* _SELECCIÓN_
____
«No nos cansemos de hacer el bien, porque a su debido tiempo cosecharemos si no nos damos por vencidos. Por lo tanto, siempre que tengamos la oportunidad, hagamos bien a todos y en especial a los de la familia de la fe.» Gálatas 6:9-10 NVI
Vivimos en una sociedad que busca hacer justicia por mano propia. La idea de darle a cada uno lo que se merece está arraigada en nuestra cultura. Cuando alguien hiere o actúa injustamente, la reacción natural es devolver el golpe, equilibrar la balanza. Sin embargo, esto no trae verdadera paz, sino que alimenta un ciclo de dolor y venganza.
En el Antiguo Testamento, en el libro de Éxodo, nos encontramos con la Ley del Talión, que establecía un principio de justicia proporcional: «Ojo por ojo, diente por diente, mano por mano, pie por pie.» (Éxodo 21.24). Esta ley no promovía la venganza, sino que buscaba limitarla, asegurando que la respuesta a una ofensa fuera justa y no excesiva.
Sin embargo, la historia nos muestra que la justicia por mano propia siempre va más allá de los límites. Siempre busca que el otro sufra un poco más del daño que provocó.
JESÚS VINO A CAMBIAR LA LEY DEL TALIÓN.
En el Nuevo Testamento, Jesús nos enseña que debemos ir más allá de esta ley. Nos llama a responder al mal con el bien: «Ustedes han oído que se dijo: “Ojo por ojo y diente por diente.” Pero yo les digo: No resistan al que les haga mal. Si alguien te da una bofetada en la mejilla derecha, vuélvele también la otra.» Mateo 5:38-39 NVI
En cierta ocasión, los discípulos le pidieron a Jesús que les enseñara a orar, y fue entonces cuando les dio el Padre Nuestro.
____
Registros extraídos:
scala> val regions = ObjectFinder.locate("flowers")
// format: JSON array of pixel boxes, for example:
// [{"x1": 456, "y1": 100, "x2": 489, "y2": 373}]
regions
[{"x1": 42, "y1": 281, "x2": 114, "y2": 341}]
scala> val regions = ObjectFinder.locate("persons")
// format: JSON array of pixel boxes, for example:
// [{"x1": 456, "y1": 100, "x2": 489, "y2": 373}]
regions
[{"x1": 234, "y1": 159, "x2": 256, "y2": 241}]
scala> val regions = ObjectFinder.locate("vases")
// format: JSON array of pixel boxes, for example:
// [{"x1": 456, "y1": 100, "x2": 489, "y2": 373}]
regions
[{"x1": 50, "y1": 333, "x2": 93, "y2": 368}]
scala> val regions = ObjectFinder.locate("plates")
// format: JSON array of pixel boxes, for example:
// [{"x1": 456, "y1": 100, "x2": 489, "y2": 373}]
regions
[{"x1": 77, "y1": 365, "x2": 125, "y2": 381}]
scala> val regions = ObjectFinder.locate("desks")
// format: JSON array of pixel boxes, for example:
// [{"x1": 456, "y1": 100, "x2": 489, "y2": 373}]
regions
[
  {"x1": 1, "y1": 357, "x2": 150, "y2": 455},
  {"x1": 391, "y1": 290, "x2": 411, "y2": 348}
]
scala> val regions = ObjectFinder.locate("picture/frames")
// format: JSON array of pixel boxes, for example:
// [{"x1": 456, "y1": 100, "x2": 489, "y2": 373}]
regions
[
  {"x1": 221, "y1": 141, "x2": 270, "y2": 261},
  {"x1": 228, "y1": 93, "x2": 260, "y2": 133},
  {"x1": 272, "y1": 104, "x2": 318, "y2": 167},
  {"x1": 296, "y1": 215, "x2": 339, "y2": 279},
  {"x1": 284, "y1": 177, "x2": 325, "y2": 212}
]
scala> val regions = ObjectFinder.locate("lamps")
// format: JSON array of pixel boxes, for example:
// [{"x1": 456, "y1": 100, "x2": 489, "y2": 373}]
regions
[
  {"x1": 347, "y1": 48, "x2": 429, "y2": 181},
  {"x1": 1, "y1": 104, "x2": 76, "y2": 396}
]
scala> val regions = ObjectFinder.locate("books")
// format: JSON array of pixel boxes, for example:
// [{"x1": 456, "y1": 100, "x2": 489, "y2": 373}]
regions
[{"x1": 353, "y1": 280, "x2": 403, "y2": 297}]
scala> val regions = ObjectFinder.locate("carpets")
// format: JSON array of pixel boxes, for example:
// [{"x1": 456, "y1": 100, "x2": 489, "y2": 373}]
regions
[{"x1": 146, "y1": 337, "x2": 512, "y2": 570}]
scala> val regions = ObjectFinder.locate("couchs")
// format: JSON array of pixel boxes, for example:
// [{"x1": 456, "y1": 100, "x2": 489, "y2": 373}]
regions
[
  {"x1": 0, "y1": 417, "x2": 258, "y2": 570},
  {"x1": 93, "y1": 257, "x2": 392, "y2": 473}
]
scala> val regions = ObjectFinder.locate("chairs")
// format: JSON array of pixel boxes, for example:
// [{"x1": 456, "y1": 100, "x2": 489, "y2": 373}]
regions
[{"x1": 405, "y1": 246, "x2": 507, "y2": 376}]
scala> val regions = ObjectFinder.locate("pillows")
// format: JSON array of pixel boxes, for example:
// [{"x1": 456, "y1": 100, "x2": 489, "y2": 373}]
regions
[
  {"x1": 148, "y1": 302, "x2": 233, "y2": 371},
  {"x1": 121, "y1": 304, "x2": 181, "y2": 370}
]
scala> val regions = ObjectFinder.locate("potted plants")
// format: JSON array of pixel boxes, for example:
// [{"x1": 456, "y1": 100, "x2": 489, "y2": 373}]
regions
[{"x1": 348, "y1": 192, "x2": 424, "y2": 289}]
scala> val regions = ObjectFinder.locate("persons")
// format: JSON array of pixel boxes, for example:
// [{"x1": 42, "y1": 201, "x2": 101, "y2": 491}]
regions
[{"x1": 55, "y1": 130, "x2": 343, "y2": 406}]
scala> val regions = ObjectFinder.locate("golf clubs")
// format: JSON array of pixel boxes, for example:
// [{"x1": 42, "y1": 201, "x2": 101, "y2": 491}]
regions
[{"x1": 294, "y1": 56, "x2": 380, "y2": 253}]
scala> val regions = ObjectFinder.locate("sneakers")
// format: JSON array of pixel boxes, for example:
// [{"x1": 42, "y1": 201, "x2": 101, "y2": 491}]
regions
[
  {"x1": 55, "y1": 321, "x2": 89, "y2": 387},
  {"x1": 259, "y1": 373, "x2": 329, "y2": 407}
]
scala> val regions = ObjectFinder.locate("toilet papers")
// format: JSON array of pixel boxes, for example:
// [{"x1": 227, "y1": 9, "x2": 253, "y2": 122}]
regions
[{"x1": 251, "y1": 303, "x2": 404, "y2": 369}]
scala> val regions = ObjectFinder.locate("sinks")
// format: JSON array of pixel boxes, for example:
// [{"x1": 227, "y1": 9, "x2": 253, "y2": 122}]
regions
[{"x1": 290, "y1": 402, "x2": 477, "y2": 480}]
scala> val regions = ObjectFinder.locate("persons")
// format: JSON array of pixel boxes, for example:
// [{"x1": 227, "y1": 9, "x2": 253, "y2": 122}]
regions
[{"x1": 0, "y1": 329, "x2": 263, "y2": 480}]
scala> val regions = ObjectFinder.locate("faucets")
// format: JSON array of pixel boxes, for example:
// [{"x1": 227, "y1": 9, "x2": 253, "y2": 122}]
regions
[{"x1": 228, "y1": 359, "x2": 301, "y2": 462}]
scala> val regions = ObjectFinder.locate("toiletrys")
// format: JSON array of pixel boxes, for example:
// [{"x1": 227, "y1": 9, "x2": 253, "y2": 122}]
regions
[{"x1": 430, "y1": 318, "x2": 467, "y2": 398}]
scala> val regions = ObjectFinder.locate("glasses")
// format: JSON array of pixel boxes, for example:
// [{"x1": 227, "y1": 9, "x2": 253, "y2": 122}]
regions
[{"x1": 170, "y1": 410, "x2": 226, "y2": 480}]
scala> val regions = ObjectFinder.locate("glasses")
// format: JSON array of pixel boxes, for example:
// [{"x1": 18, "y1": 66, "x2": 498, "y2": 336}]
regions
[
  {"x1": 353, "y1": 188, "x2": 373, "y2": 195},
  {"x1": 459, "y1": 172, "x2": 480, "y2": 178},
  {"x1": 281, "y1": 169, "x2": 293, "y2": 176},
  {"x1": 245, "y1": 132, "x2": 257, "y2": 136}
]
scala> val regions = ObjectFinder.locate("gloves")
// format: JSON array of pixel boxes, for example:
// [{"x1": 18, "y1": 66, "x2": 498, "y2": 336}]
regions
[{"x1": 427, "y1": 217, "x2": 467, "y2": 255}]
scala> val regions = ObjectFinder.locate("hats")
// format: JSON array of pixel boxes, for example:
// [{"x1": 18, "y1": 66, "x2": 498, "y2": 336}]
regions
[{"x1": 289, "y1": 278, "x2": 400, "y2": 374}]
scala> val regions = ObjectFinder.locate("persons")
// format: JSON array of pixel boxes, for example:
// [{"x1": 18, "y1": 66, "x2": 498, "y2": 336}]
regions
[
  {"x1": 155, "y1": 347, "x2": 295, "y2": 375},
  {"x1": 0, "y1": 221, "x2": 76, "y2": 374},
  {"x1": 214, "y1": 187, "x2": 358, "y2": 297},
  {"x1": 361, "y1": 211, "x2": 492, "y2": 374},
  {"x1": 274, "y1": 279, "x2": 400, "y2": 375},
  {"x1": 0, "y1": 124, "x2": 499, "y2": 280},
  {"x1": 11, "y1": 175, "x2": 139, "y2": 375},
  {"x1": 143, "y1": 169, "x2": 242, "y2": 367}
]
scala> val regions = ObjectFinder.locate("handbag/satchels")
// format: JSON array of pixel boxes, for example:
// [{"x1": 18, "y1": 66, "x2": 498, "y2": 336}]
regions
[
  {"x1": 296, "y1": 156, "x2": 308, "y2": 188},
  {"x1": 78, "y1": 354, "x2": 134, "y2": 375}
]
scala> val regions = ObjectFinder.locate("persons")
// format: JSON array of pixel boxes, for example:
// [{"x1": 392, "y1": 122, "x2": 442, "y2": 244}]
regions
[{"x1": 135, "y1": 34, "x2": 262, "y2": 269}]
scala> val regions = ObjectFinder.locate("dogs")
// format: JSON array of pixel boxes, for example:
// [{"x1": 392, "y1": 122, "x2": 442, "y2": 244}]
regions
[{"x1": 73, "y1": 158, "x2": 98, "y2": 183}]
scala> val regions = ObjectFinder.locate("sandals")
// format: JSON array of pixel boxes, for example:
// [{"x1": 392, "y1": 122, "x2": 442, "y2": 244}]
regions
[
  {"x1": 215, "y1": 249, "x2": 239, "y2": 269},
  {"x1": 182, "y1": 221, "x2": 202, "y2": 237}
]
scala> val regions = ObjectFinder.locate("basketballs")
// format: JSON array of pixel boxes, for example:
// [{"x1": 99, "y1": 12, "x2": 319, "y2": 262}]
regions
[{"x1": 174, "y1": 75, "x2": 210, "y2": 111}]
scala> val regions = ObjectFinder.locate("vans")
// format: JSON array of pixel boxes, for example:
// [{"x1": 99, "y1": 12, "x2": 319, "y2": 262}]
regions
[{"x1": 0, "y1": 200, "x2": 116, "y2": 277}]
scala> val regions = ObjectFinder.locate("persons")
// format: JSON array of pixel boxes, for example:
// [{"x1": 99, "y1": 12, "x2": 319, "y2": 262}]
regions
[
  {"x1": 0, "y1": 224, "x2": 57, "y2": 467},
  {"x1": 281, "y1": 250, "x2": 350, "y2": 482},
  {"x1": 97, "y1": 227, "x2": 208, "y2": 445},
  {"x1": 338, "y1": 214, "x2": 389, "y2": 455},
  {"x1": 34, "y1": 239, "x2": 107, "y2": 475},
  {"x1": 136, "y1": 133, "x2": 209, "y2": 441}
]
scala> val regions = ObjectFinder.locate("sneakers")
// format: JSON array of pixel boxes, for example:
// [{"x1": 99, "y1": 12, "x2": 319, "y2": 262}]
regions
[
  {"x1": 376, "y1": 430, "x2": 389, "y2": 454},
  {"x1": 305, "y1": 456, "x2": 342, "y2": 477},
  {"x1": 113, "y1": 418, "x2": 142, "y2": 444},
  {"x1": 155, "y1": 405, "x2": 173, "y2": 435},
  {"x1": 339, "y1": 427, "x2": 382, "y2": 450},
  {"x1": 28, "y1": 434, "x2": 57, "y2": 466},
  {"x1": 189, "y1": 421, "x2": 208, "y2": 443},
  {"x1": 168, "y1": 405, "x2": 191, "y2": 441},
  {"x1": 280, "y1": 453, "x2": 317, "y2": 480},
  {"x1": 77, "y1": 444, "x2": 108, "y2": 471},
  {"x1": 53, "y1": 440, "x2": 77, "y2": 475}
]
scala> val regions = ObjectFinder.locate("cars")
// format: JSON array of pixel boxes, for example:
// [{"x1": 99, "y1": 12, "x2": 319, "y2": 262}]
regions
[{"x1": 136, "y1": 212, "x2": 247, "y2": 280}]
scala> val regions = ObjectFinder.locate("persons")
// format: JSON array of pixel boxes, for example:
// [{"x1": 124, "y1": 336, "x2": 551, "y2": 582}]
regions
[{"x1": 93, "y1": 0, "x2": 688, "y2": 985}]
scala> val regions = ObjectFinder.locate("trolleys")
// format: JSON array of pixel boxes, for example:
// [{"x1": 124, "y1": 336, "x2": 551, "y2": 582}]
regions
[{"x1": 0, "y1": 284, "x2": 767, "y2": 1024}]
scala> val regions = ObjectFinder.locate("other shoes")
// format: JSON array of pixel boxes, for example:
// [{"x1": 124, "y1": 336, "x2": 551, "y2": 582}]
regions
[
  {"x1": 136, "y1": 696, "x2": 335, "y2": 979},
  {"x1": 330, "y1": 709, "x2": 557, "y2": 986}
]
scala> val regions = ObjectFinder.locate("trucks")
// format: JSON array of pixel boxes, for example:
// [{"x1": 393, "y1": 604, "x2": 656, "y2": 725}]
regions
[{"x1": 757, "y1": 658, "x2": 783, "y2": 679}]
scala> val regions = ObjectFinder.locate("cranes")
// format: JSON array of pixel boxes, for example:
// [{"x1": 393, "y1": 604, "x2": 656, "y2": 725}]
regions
____
* _TRABAJO POR HACER_
1. ¿Puedes transcribir palabra por palabra el pasaje del texto sobre la Ley del Talión que va desde "En el Nuevo" hasta "el Padre Nuestro."?
2. Según el texto sobre la Ley del Talión, ¿qué buscaba esa ley con su principio de justicia proporcional? Responde en una a tres oraciones.
3. Responde estas preguntas sobre el texto de la Ley del Talión:
(a) ¿En qué libro del Antiguo Testamento aparece la Ley del Talión?
(b) Según la cita de Gálatas, ¿a quiénes en especial hay que hacer bien?
(c) ¿Qué le pidieron los discípulos a Jesús en cierta ocasión?

* _RESULTADOS POR TAREA_
1.
En el Nuevo Testamento, Jesús nos enseña que debemos ir más allá de esta ley. Nos llama a responder al mal con el bien: «Ustedes han oído que se dijo: “Ojo por ojo y diente por diente.” Pero yo les digo: No resistan al que les haga mal. Si alguien te da una bofetada en la mejilla derecha, vuélvele también la otra.» Mateo 5:38-39 NVI
En cierta ocasión, los discípulos le pidieron a Jesús que les enseñara a orar, y fue entonces cuando les dio el Padre Nuestro.

2. No promovía la venganza, sino que buscaba limitarla. Su fin era asegurar que la respuesta a una ofensa fuera justa y no excesiva.

3.
(a) En el libro de Éxodo.
(b) A los de la familia de la fe.
(c) Que les enseñara a orar.